智恩寺とは
智恩寺は、『日本三景天橋立』に対面する景勝の地に立つ禅寺。天橋立は海を走る全長3キロメートル余りの砂州に松が生い茂り、その姿は天につながる橋や龍にも譬えられる奇観である。古来より日本有数の観光名所として知られ、現在も日本三景のひとつに数えられている。智恩寺はその立地に加え、永い歴史を物語る建造物や美術品が数多く遺されており、今も大勢の参拝客が訪れる。
創建の由来については神代にまで遡るとされ不詳だが、延喜四年(904年)に醍醐天皇より『天橋山智恩寺』の号を賜った。本尊の文殊菩薩は『日本三文殊』としても広く知られ、その智恵を授かろうと志望校合格や学問成就などを祈願する参拝客も多い。
毎年7月24日の出船祭は文殊菩薩の例大祭であり、夜間のライトアップにより美しく照らされた境内に僧侶の読経の声が響き渡る。春には釈迦の誕生を祝う『花まつり』が行われ、文殊堂が美しい花々で彩られる。境内には自由に歩く愛らしい猫たちがいて、智恩寺を参拝する楽しみの一つとなっている。
重要文化財木造文殊菩薩
脇侍善財童子優闐王像
智恩寺の本尊は智恵を象徴する文殊菩薩であり、文殊菩薩がインドから中国へと旅をする姿を表している。獅子に乗る文殊菩薩を中心に左右に善財童子と優闐王を脇侍とする三尊形式。善財童子は智恵の象徴である経箱を捧げ持ち、優闐王は獅子を牽いる姿として表される。
制作されたのは鎌倉時代(1185~1333年)。細かい盛り上げ彩色の文様を施していることや、文殊菩薩の高く結い上げた宝髻、張りと柔軟さを感じさせる肉身の表現などに鎌倉時代後期の特色が現れている。
重要文化財鉄湯船
現在は手水鉢として使用されるが、もとは寺院の湯舟として制作されたもの。
鎌倉時代の正応三年(1290年)に興法寺(弥栄町)のために作られたが、その後智恩寺に移された。
鋳出銘より山河貞清が鋳物師として制作に携わったことが判り、巨大な湯船にもかかわらず、薄い鉄層を使っているところに、山河の熟練した技が現れている。
重要文化財多宝塔
方形の初層の上に円筒形の上層を重ねた2階建ての塔に、宝形造の屋根と相輪を付けた塔婆を多宝塔という。智恩寺の多宝塔は、室町時代(1336~1573年)に建立されたものとしては丹後地方唯一の遺構。中央に祀られる大日如来(京都府指定文化財)は真言密教における根本仏で、大宇宙の象徴とされる。
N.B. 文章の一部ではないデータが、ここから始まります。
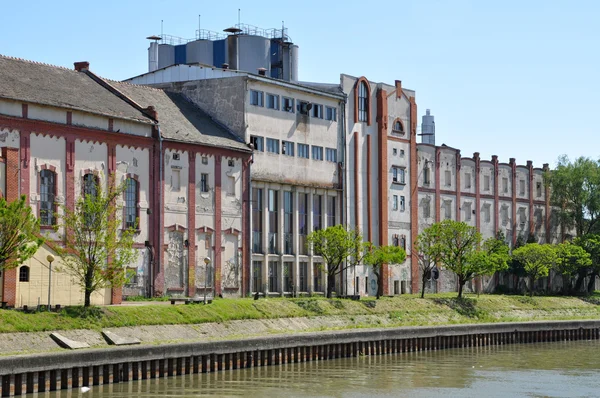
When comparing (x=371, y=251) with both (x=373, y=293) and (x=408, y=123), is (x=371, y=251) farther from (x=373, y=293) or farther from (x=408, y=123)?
(x=408, y=123)

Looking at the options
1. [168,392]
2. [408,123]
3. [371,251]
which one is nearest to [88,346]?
[168,392]

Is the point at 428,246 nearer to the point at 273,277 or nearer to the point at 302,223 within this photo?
the point at 302,223

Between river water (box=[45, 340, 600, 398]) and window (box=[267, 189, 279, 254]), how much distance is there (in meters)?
15.5

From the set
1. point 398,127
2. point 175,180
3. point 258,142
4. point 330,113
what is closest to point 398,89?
point 398,127

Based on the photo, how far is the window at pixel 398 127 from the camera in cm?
8777

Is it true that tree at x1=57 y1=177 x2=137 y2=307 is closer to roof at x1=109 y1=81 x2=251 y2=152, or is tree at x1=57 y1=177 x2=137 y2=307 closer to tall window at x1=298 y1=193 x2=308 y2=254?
roof at x1=109 y1=81 x2=251 y2=152

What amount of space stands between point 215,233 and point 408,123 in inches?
1054

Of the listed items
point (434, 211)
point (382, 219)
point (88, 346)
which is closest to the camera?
point (88, 346)

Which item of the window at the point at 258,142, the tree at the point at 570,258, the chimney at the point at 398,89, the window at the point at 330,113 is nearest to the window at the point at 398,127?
the chimney at the point at 398,89

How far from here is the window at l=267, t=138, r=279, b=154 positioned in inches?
2896

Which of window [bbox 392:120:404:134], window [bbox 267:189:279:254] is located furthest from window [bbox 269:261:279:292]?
window [bbox 392:120:404:134]

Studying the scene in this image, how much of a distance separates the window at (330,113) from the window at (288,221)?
7.15 meters

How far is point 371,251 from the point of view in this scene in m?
79.6

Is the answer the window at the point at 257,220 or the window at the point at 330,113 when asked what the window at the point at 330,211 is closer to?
the window at the point at 330,113
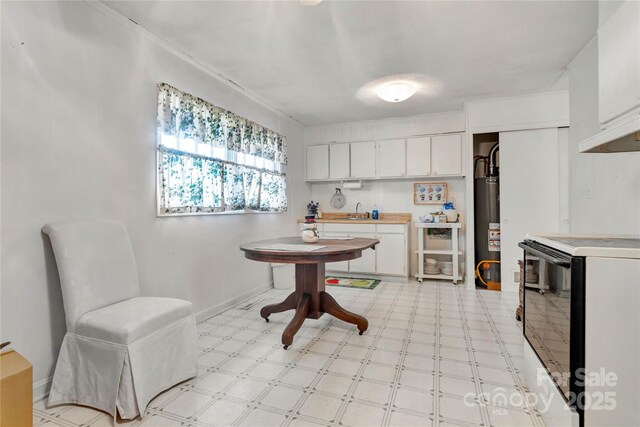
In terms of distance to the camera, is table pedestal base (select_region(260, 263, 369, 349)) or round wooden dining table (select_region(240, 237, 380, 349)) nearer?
round wooden dining table (select_region(240, 237, 380, 349))

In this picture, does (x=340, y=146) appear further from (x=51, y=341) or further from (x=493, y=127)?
(x=51, y=341)

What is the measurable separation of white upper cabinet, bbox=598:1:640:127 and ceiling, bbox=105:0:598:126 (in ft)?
3.00

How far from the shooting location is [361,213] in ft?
17.5

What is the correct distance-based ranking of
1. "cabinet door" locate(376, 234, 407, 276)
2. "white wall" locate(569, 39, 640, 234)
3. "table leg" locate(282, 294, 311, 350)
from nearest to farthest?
"white wall" locate(569, 39, 640, 234) → "table leg" locate(282, 294, 311, 350) → "cabinet door" locate(376, 234, 407, 276)

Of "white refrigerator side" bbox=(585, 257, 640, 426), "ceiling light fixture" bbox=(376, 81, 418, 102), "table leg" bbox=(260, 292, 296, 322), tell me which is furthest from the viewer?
"ceiling light fixture" bbox=(376, 81, 418, 102)

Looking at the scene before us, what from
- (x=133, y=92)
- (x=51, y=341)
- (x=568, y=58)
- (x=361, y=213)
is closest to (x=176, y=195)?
(x=133, y=92)

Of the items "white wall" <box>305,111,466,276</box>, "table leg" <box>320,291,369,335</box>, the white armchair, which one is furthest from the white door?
the white armchair

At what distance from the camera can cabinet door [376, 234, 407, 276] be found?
15.1ft

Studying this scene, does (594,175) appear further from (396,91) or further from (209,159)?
(209,159)

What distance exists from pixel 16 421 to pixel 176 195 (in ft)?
5.77

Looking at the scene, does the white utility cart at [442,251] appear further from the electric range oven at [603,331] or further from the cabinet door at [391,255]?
the electric range oven at [603,331]

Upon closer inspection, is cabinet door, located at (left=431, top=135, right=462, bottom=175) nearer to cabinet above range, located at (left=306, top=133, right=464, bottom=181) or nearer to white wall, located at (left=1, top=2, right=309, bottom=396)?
cabinet above range, located at (left=306, top=133, right=464, bottom=181)

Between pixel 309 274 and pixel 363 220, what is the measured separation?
2.20 meters

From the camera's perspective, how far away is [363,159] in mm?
5066
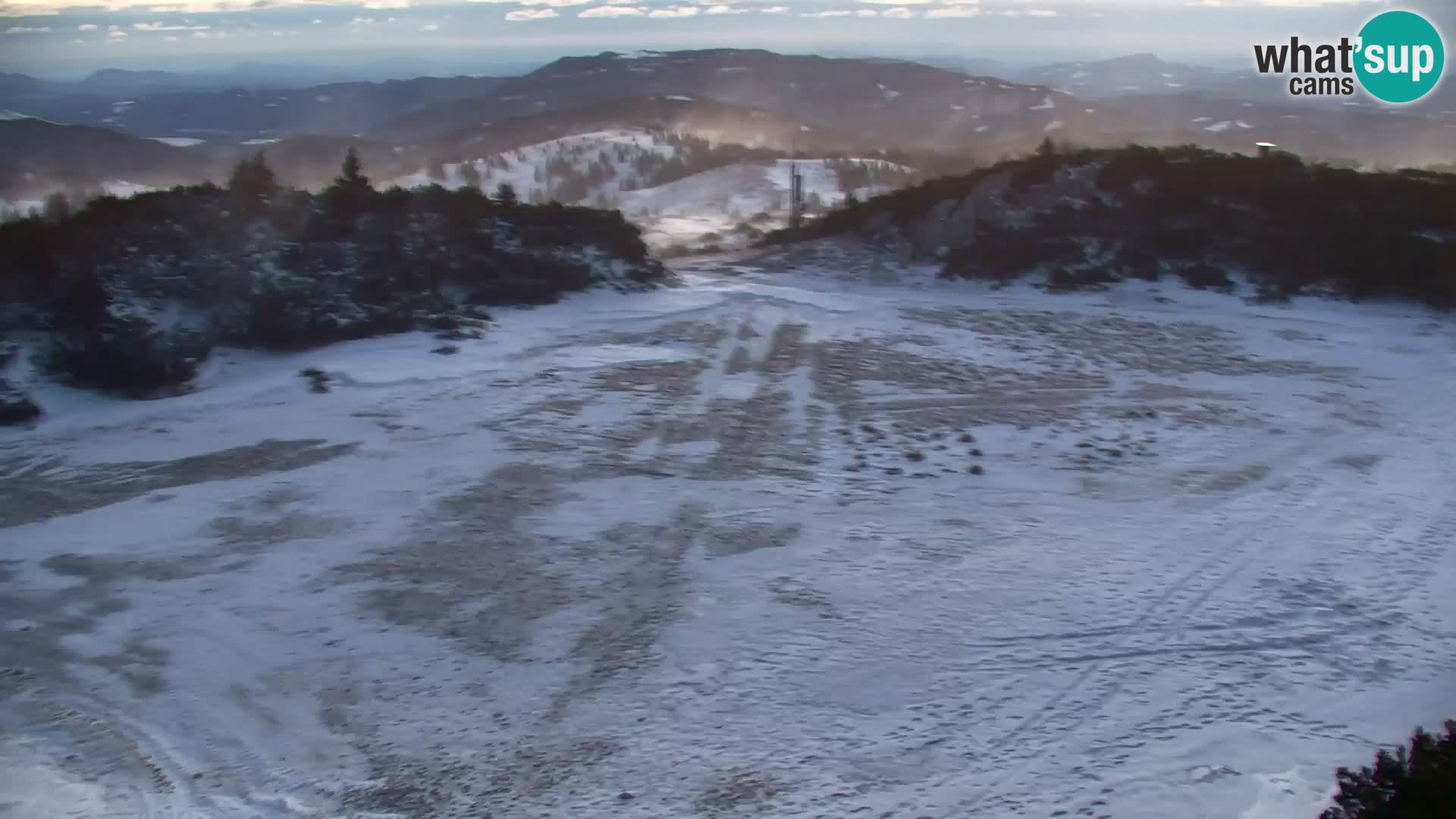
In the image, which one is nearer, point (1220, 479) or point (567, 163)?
point (1220, 479)

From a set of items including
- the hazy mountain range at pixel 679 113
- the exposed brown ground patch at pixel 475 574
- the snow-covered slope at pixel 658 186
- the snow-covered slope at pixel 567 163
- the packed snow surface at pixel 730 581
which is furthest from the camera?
the snow-covered slope at pixel 567 163

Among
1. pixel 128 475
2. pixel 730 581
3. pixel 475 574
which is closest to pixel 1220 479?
pixel 730 581

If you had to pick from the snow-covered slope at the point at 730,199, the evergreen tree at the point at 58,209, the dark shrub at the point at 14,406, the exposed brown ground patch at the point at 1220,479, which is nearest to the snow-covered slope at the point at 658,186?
the snow-covered slope at the point at 730,199

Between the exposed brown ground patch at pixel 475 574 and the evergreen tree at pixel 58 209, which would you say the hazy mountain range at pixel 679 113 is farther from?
the exposed brown ground patch at pixel 475 574

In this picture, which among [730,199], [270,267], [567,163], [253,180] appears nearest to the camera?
[270,267]

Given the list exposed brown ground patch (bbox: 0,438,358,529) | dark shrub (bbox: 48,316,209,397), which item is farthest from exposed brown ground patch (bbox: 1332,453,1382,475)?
dark shrub (bbox: 48,316,209,397)

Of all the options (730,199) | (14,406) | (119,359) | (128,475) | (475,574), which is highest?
(730,199)

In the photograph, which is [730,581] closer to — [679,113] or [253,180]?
[253,180]

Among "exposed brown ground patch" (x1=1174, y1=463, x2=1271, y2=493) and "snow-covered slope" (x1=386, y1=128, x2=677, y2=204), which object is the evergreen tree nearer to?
"exposed brown ground patch" (x1=1174, y1=463, x2=1271, y2=493)

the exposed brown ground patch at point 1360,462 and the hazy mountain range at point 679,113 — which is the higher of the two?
the hazy mountain range at point 679,113
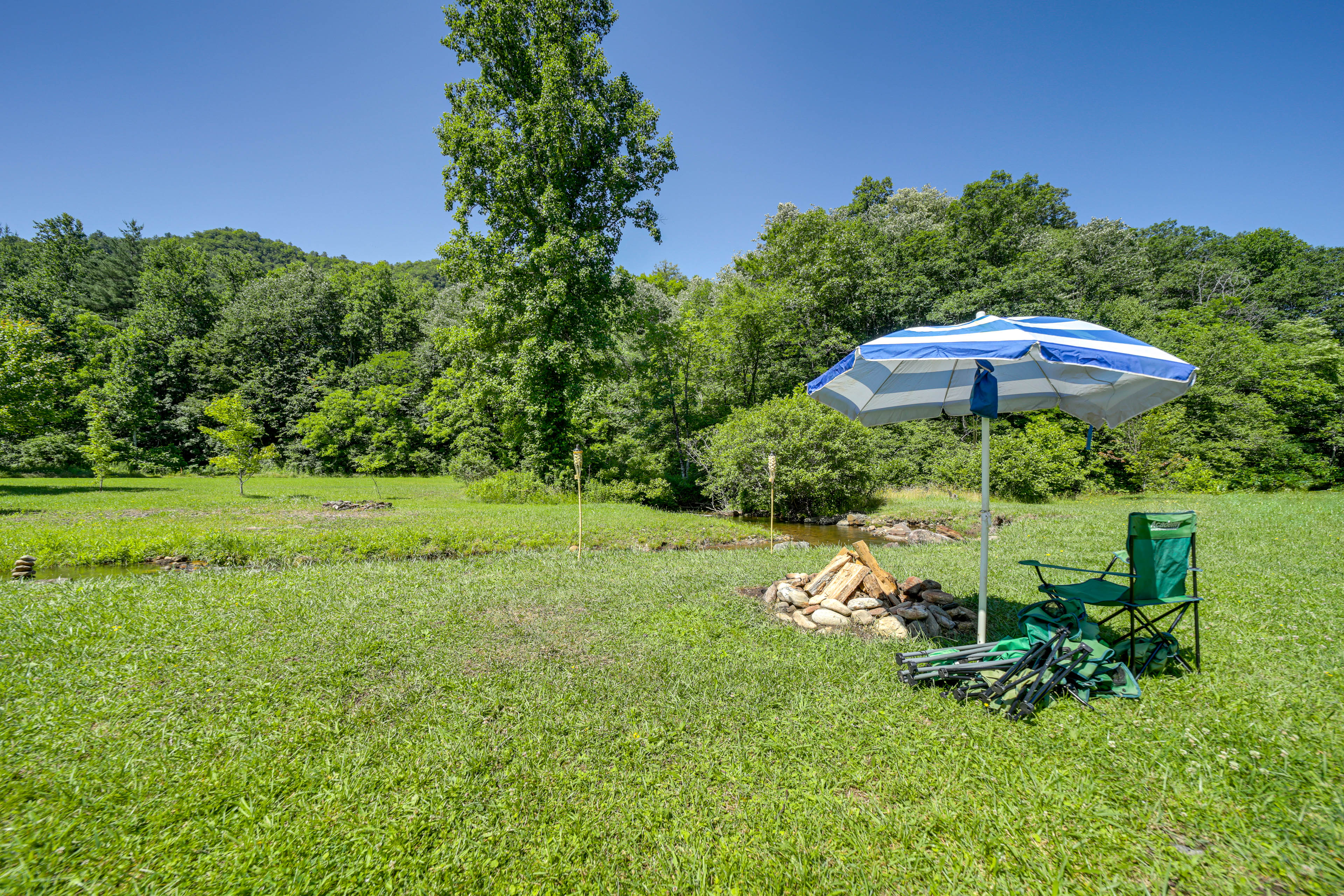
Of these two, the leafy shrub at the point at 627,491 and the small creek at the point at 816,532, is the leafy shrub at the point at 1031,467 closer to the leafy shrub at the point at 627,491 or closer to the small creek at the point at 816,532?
the small creek at the point at 816,532

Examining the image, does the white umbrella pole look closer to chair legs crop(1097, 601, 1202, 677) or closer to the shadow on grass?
chair legs crop(1097, 601, 1202, 677)

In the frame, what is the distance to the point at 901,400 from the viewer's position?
512cm

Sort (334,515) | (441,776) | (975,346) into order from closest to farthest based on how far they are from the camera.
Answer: (441,776)
(975,346)
(334,515)

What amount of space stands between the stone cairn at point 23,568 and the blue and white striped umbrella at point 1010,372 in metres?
12.7

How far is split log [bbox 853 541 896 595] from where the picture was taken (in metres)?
5.79

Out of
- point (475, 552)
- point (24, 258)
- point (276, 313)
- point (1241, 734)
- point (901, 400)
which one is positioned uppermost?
point (24, 258)

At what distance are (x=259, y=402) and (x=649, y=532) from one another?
3294 centimetres

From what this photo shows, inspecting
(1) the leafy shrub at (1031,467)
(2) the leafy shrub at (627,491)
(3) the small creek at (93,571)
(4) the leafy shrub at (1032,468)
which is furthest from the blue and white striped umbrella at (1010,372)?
(4) the leafy shrub at (1032,468)

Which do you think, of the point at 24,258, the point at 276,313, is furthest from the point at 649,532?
the point at 24,258

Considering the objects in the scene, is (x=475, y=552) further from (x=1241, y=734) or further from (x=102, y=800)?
(x=1241, y=734)

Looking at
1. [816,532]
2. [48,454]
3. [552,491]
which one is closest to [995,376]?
[816,532]

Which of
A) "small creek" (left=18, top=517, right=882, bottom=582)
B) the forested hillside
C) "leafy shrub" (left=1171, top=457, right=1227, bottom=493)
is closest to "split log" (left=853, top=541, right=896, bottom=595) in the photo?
"small creek" (left=18, top=517, right=882, bottom=582)

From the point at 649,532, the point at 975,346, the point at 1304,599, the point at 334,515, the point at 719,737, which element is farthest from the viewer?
the point at 334,515

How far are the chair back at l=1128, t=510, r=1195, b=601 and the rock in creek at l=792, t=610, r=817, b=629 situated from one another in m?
2.73
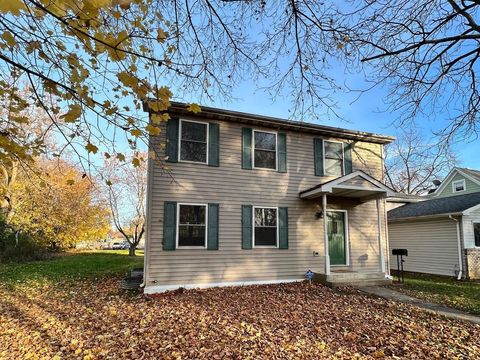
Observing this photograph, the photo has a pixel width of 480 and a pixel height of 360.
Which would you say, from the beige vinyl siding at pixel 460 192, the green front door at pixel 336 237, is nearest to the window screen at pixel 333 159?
the green front door at pixel 336 237

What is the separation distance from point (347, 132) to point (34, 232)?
17.4 meters

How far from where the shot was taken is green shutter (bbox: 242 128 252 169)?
9891mm

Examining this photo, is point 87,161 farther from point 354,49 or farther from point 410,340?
point 410,340

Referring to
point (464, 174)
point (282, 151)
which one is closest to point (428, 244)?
point (464, 174)

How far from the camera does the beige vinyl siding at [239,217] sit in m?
8.72

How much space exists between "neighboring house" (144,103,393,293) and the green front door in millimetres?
34

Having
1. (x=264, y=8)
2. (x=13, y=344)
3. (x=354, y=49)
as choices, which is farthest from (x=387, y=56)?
(x=13, y=344)

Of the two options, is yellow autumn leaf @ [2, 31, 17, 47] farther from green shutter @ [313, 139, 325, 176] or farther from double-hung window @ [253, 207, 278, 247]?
green shutter @ [313, 139, 325, 176]

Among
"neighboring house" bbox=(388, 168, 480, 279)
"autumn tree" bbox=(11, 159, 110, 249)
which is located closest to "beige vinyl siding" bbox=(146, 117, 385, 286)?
"neighboring house" bbox=(388, 168, 480, 279)

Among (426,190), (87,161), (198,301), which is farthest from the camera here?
(426,190)

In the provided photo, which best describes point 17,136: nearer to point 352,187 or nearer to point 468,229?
point 352,187

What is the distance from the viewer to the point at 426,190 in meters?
29.8

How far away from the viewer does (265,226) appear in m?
9.84

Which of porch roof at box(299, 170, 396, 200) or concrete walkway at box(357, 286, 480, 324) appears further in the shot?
porch roof at box(299, 170, 396, 200)
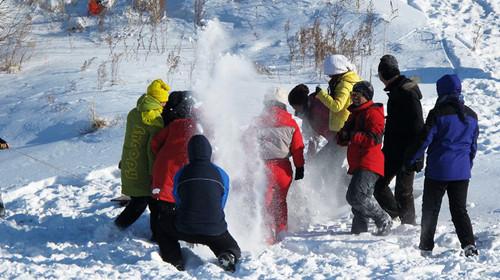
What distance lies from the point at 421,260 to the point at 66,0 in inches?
536

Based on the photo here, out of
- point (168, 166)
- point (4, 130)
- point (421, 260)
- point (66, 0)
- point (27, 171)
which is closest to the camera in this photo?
point (421, 260)

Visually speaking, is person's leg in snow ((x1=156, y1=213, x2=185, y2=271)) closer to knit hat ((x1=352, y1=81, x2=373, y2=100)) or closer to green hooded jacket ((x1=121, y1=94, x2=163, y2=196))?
green hooded jacket ((x1=121, y1=94, x2=163, y2=196))

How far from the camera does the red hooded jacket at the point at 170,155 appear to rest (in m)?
6.18

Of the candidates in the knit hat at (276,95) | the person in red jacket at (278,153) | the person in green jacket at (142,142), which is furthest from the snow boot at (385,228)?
the person in green jacket at (142,142)

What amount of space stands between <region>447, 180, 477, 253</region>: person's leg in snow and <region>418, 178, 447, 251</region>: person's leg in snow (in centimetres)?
9

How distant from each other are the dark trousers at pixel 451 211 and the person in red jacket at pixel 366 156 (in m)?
0.48

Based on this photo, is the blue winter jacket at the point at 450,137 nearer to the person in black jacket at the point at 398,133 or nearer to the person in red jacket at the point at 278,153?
the person in black jacket at the point at 398,133

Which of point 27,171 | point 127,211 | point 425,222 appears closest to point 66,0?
point 27,171

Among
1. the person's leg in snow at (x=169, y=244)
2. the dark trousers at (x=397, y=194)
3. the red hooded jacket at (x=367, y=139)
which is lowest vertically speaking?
the person's leg in snow at (x=169, y=244)

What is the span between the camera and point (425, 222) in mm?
6043

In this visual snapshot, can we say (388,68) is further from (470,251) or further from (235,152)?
(470,251)

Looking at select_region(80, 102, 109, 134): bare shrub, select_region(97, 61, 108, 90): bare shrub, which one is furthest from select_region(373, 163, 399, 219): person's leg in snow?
select_region(97, 61, 108, 90): bare shrub

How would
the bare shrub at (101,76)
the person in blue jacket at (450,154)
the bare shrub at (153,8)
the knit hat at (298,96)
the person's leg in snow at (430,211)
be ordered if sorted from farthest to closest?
the bare shrub at (153,8) < the bare shrub at (101,76) < the knit hat at (298,96) < the person's leg in snow at (430,211) < the person in blue jacket at (450,154)

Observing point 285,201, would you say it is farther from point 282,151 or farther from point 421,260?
point 421,260
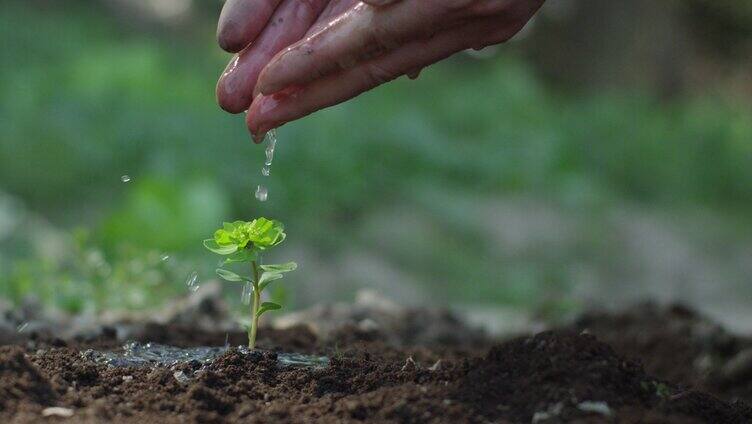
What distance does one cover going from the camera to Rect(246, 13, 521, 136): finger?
2.49 m

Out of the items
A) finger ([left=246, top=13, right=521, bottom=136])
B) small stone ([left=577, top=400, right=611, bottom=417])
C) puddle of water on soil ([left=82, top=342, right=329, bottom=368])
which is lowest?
small stone ([left=577, top=400, right=611, bottom=417])

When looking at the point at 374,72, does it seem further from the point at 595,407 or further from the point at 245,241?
the point at 595,407

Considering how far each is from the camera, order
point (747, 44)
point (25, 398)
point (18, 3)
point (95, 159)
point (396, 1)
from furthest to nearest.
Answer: point (747, 44) < point (18, 3) < point (95, 159) < point (396, 1) < point (25, 398)

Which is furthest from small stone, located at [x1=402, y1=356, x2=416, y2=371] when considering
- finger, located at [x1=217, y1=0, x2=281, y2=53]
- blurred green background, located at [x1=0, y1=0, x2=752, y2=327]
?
blurred green background, located at [x1=0, y1=0, x2=752, y2=327]

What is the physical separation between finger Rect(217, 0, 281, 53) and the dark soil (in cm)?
78

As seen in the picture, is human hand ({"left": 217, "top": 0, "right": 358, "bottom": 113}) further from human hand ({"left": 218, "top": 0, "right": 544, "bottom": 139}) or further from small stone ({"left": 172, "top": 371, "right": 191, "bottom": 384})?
small stone ({"left": 172, "top": 371, "right": 191, "bottom": 384})

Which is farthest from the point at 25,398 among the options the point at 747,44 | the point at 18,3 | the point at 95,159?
the point at 747,44

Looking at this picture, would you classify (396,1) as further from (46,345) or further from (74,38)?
(74,38)

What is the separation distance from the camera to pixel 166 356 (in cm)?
256

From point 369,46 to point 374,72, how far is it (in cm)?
10

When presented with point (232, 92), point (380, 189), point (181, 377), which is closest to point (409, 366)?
point (181, 377)

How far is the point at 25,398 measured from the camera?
1993 mm

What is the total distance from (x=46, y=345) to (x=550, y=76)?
10.6 metres

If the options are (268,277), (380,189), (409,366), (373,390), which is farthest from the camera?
(380,189)
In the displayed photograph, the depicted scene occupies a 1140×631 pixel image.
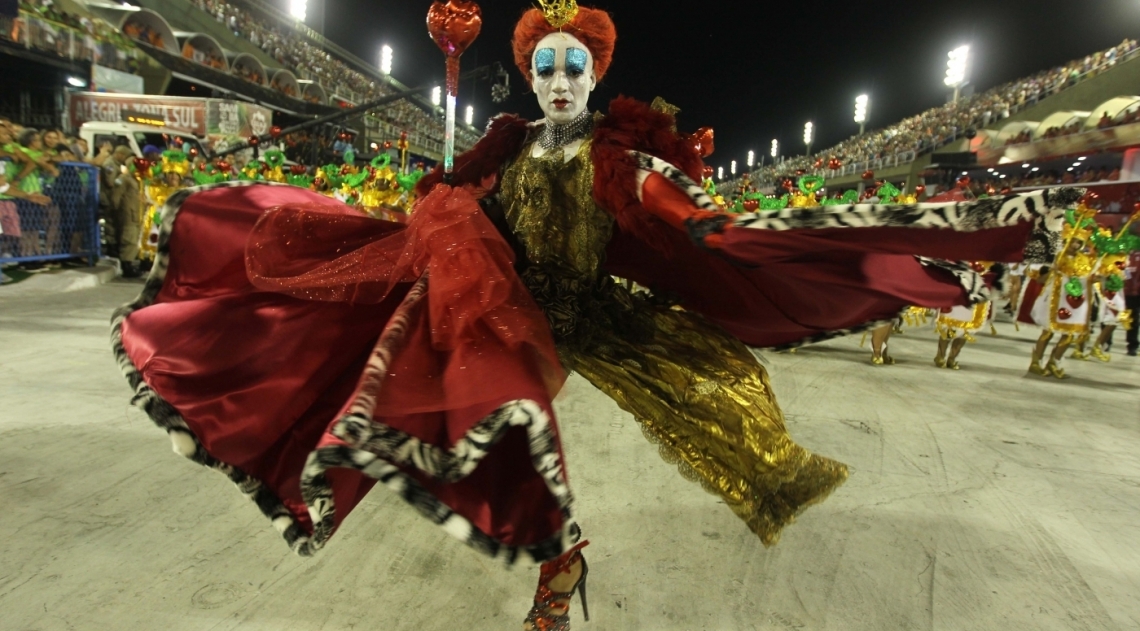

塔の屋根は、薄い木の板を何層も重ね合わせる古来の技法を用いた杮葺であり悠然と反り返る軒が、優雅な外観を生み出している。
重要文化財金鼓
銘文から、1322年に韓国の寺の什物として鋳造されたものであり、丹後地方と朝鮮半島との間の交易をしめす資料となっている。日本の鰐口に似た形状だが、吊環が3カ所にあることや、周辺部を蓮弁文や唐草文様で覆っているところなどに本邦との違いが見られる。